I shrugged. "Perhaps I will stay in the barn tonight. I'm sure it is cleaner in there."

"The hayloft isn't so bad if you can climb up there with that leg of yours," she agreed.

"Wherever I sleep, I will manage just fine."

"I suppose you will."

The silence between us began to stretch on. I was no good with women like this. In the years since meeting Finnick, he had joked that his charm had rubbed off on me. I doubted that even he could breach the walls that Katniss had built up around her. I got the feeling that she didn't want to like me, and even more that she didn't care whether or not I liked her. Because I was providing much needed help for her family, she would tolerate me, but nothing more.

"I'll have Mama put a pitcher and basin on Pa's old shaving stand on the back porch. The pump is just over yonder." She hooked a thumb back by the house.

"Thank you for your hospitality," I murmured softly.

Fury drained the color from her eyes, and she glared at me. "Let's get this straight, Mellark. It ain't hospitality. You bought this place from Snow right out from under us. It might be legal and you might not have known about us, but don't think for one minute that you are wanted here."

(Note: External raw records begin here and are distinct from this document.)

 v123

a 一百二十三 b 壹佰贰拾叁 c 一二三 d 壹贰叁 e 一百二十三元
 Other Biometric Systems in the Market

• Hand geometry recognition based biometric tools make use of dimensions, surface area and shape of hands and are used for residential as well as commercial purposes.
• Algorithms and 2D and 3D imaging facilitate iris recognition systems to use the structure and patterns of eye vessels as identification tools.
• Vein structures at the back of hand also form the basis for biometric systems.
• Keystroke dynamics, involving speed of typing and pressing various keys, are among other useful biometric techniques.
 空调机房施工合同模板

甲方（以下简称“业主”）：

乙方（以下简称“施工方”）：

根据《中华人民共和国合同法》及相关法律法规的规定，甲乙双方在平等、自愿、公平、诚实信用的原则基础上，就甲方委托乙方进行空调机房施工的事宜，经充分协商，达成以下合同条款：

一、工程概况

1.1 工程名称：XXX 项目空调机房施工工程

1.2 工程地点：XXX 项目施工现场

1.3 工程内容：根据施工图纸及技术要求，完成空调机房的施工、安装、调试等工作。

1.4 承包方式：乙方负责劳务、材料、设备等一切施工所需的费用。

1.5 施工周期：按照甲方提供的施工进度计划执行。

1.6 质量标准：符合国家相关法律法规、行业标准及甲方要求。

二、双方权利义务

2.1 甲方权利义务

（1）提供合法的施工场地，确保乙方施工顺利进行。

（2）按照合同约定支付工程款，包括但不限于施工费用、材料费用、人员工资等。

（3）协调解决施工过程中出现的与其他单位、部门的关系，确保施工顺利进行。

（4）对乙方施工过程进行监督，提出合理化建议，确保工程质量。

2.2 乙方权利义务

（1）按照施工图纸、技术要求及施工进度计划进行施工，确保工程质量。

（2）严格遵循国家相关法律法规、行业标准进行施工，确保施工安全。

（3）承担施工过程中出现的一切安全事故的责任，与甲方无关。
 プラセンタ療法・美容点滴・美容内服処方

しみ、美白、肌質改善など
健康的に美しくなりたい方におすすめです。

"Like it or not, Miss Everdeen, I am here to stay," I replied, feeling the prick of anger rising inside me. "I will be as kind or harsh as you decide you will allow for now. I don't like what Snow did to you, but there is little I can do about it at this point. Hate me for it, if you will, but do not mistake me for someone weak."

"Go to Hell!" she spat out as she stomped out of the bunkhouse.

I made no move to go after her. Instead, I stood in the darkened room and let out a dark laugh. Little did she know that she was wishing me back to a place that I had already escaped and climbed out of. It was a darkness so deep and engulfing that I doubted that she could ever fathom its depths, and no amount of wishing on her part would ever see me back there.